• [WHAT YOU ARE ASKED TO DO]: Output every line of the records below as a JSON list of strings, one string per line, with blank lines omitted. Leave the pictures out of the list.

(Data extracted from a collection)

══════════

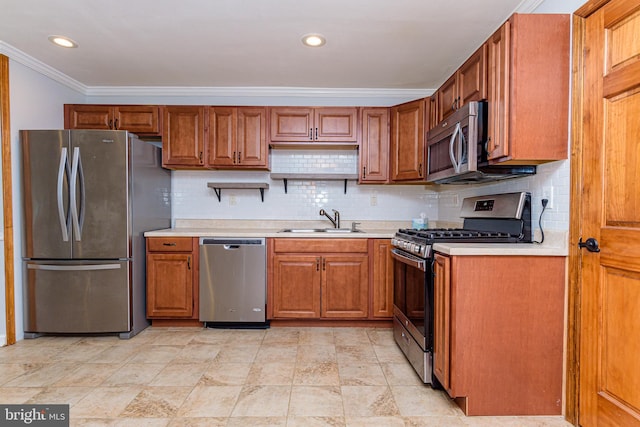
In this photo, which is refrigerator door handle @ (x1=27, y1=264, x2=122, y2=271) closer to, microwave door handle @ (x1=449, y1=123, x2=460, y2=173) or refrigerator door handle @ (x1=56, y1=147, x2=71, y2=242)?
refrigerator door handle @ (x1=56, y1=147, x2=71, y2=242)

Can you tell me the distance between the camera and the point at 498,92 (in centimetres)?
190

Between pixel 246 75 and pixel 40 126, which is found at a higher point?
pixel 246 75

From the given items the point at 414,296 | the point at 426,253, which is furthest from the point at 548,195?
the point at 414,296

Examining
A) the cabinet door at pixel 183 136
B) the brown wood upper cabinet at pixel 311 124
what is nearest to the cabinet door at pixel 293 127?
the brown wood upper cabinet at pixel 311 124

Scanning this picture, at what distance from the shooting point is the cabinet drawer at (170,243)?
3.16 metres

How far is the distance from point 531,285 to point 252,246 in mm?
2187

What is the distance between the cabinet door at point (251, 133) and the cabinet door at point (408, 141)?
50.7 inches

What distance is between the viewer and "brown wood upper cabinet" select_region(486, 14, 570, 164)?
1.80 metres

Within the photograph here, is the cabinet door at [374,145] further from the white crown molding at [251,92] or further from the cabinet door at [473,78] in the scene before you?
the cabinet door at [473,78]

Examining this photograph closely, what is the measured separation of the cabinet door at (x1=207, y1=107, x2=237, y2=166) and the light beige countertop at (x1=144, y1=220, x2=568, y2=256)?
72cm

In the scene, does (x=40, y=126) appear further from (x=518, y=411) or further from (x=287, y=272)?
(x=518, y=411)

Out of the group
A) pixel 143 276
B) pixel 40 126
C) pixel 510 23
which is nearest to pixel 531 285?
pixel 510 23

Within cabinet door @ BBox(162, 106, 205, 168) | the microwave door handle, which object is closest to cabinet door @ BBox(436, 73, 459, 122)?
the microwave door handle

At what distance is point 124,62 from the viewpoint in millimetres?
3021
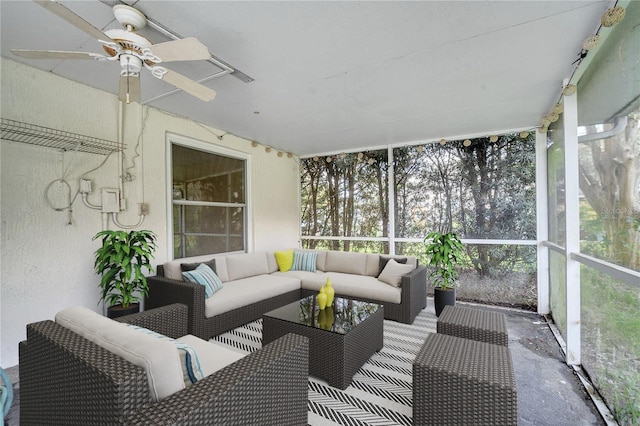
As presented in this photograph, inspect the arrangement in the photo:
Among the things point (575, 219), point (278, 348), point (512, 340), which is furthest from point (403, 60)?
point (512, 340)

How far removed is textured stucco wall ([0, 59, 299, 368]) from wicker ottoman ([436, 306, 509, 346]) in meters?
→ 3.09

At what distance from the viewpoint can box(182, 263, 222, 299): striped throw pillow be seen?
299 cm

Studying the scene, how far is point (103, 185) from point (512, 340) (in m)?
4.41

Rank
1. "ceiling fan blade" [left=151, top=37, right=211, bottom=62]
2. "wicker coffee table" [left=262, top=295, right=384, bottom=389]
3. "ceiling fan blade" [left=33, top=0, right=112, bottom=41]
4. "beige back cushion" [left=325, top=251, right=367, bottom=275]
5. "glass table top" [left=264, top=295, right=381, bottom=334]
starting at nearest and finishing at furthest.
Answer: "ceiling fan blade" [left=33, top=0, right=112, bottom=41] → "ceiling fan blade" [left=151, top=37, right=211, bottom=62] → "wicker coffee table" [left=262, top=295, right=384, bottom=389] → "glass table top" [left=264, top=295, right=381, bottom=334] → "beige back cushion" [left=325, top=251, right=367, bottom=275]

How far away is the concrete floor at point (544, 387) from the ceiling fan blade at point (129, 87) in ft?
6.84

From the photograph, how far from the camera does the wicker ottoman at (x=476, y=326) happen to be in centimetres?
206

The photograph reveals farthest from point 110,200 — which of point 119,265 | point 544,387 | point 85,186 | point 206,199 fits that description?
point 544,387

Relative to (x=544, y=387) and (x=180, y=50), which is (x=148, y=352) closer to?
(x=180, y=50)

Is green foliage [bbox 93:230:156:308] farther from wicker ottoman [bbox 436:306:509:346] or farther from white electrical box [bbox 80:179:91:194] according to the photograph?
wicker ottoman [bbox 436:306:509:346]

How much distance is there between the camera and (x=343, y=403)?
74.7 inches

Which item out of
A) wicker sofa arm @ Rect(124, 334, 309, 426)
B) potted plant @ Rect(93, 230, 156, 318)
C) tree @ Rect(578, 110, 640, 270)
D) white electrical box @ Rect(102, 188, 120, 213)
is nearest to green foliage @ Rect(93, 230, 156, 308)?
potted plant @ Rect(93, 230, 156, 318)

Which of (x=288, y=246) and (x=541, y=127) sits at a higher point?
(x=541, y=127)

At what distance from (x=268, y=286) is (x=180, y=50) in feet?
8.54

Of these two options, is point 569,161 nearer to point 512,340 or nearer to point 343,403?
point 512,340
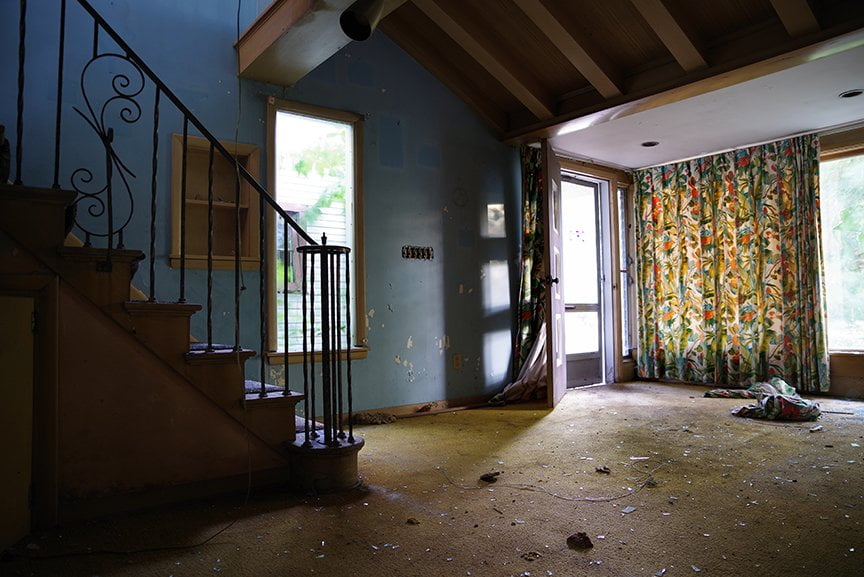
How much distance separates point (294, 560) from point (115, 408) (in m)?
0.93

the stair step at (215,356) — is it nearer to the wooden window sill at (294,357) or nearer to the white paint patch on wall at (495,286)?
the wooden window sill at (294,357)

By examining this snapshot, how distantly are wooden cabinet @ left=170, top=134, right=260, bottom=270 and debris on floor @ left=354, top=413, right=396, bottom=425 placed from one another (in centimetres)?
126

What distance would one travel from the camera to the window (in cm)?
374

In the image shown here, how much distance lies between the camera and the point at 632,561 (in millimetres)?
1746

══════════

• [FINISHED ANSWER]:
[
  "In this photo, which is refrigerator door handle @ (x1=27, y1=264, x2=122, y2=271) closer to, microwave door handle @ (x1=449, y1=123, x2=460, y2=173) or refrigerator door handle @ (x1=56, y1=147, x2=71, y2=242)?",
  "refrigerator door handle @ (x1=56, y1=147, x2=71, y2=242)",
  "Can you tell me the distance between the camera and the point at 498,92 (in centimetres)?",
  "190",
  "Between pixel 246 75 and pixel 40 126, which is found at a higher point?",
  "pixel 246 75",
  "From the given items the point at 414,296 | the point at 426,253, which is furthest from the point at 548,195?",
  "the point at 414,296",
  "Examining",
  "A) the cabinet door at pixel 183 136",
  "B) the brown wood upper cabinet at pixel 311 124",
  "what is nearest to the cabinet door at pixel 293 127?",
  "the brown wood upper cabinet at pixel 311 124",
  "Scanning this picture, at what distance from the shooting point is the cabinet drawer at (170,243)?",
  "3.16 metres",
  "How far is the distance from point 531,285 to point 252,246 in mm?",
  "2187",
  "What is the distance between the cabinet door at point (251, 133) and the cabinet door at point (408, 141)?",
  "50.7 inches",
  "What distance is between the viewer and \"brown wood upper cabinet\" select_region(486, 14, 570, 164)?",
  "1.80 metres",
  "Within the photograph here, is the cabinet door at [374,145] further from the white crown molding at [251,92] or further from the cabinet door at [473,78] in the scene before you?",
  "the cabinet door at [473,78]",
  "Examining this photograph closely, what is the measured separation of the cabinet door at (x1=207, y1=107, x2=237, y2=166) and the light beige countertop at (x1=144, y1=220, x2=568, y2=256)?",
  "72cm",
  "In the scene, does (x=40, y=126) appear further from (x=518, y=411) or further from (x=287, y=272)?",
  "(x=518, y=411)",
  "Out of the group",
  "A) pixel 143 276",
  "B) pixel 40 126",
  "C) pixel 510 23",
  "which is nearest to pixel 531 285?",
  "pixel 510 23",
  "Within cabinet door @ BBox(162, 106, 205, 168) | the microwave door handle, which object is closest to cabinet door @ BBox(436, 73, 459, 122)?",
  "the microwave door handle",
  "At what distance is point 124,62 from the viewpoint in millimetres?",
  "3021",
  "As presented in this photograph, inspect the arrangement in the photo:",
  "Among the things point (575, 219), point (278, 348), point (512, 340), which is furthest from point (403, 60)?",
  "point (512, 340)",
  "How far removed is textured stucco wall ([0, 59, 299, 368]) from wicker ottoman ([436, 306, 509, 346]) in meters?",
  "→ 3.09",
  "At what distance from the viewpoint can box(182, 263, 222, 299): striped throw pillow be seen?",
  "299 cm",
  "Studying the scene, how far is point (103, 185) from point (512, 340) (in m)?",
  "4.41",
  "Rank",
  "1. \"ceiling fan blade\" [left=151, top=37, right=211, bottom=62]",
  "2. \"wicker coffee table\" [left=262, top=295, right=384, bottom=389]",
  "3. \"ceiling fan blade\" [left=33, top=0, right=112, bottom=41]",
  "4. \"beige back cushion\" [left=325, top=251, right=367, bottom=275]",
  "5. \"glass table top\" [left=264, top=295, right=381, bottom=334]",
  "starting at nearest and finishing at furthest.",
  "Answer: \"ceiling fan blade\" [left=33, top=0, right=112, bottom=41] → \"ceiling fan blade\" [left=151, top=37, right=211, bottom=62] → \"wicker coffee table\" [left=262, top=295, right=384, bottom=389] → \"glass table top\" [left=264, top=295, right=381, bottom=334] → \"beige back cushion\" [left=325, top=251, right=367, bottom=275]",
  "How far away is the concrete floor at point (544, 387) from the ceiling fan blade at point (129, 87) in ft?",
  "6.84",
  "From the photograph, how far from the camera does the wicker ottoman at (x=476, y=326) happen to be in centimetres?",
  "206",
  "The photograph reveals farthest from point 110,200 — which of point 119,265 | point 544,387 | point 85,186 | point 206,199 fits that description?",
  "point 544,387",
  "Relative to (x=544, y=387) and (x=180, y=50), which is (x=148, y=352) closer to?",
  "(x=180, y=50)",
  "Is green foliage [bbox 93:230:156:308] farther from wicker ottoman [bbox 436:306:509:346] or farther from white electrical box [bbox 80:179:91:194] according to the photograph?",
  "wicker ottoman [bbox 436:306:509:346]",
  "How much distance is there between the camera and (x=343, y=403)?",
  "74.7 inches",
  "Which item out of",
  "A) wicker sofa arm @ Rect(124, 334, 309, 426)",
  "B) potted plant @ Rect(93, 230, 156, 318)",
  "C) tree @ Rect(578, 110, 640, 270)",
  "D) white electrical box @ Rect(102, 188, 120, 213)",
  "is nearest to green foliage @ Rect(93, 230, 156, 308)?",
  "potted plant @ Rect(93, 230, 156, 318)",
  "Which of (x=288, y=246) and (x=541, y=127) sits at a higher point?",
  "(x=541, y=127)",
  "At what distance from (x=268, y=286) is (x=180, y=50) in feet?",
  "8.54",
  "Of these two options, is point 569,161 nearer to point 512,340 or nearer to point 343,403?",
  "point 512,340",
  "How much distance separates point (294, 560) from point (115, 408) (in m)?",
  "0.93",
  "the stair step at (215,356) — is it nearer to the wooden window sill at (294,357) or nearer to the white paint patch on wall at (495,286)?",
  "the wooden window sill at (294,357)",
  "By examining this snapshot, how distantly are wooden cabinet @ left=170, top=134, right=260, bottom=270 and debris on floor @ left=354, top=413, right=396, bottom=425 placed from one another (in centimetres)?",
  "126",
  "What distance would one travel from the camera to the window (in cm)?",
  "374",
  "In the image shown here, how much distance lies between the camera and the point at 632,561 (in millimetres)?",
  "1746"
]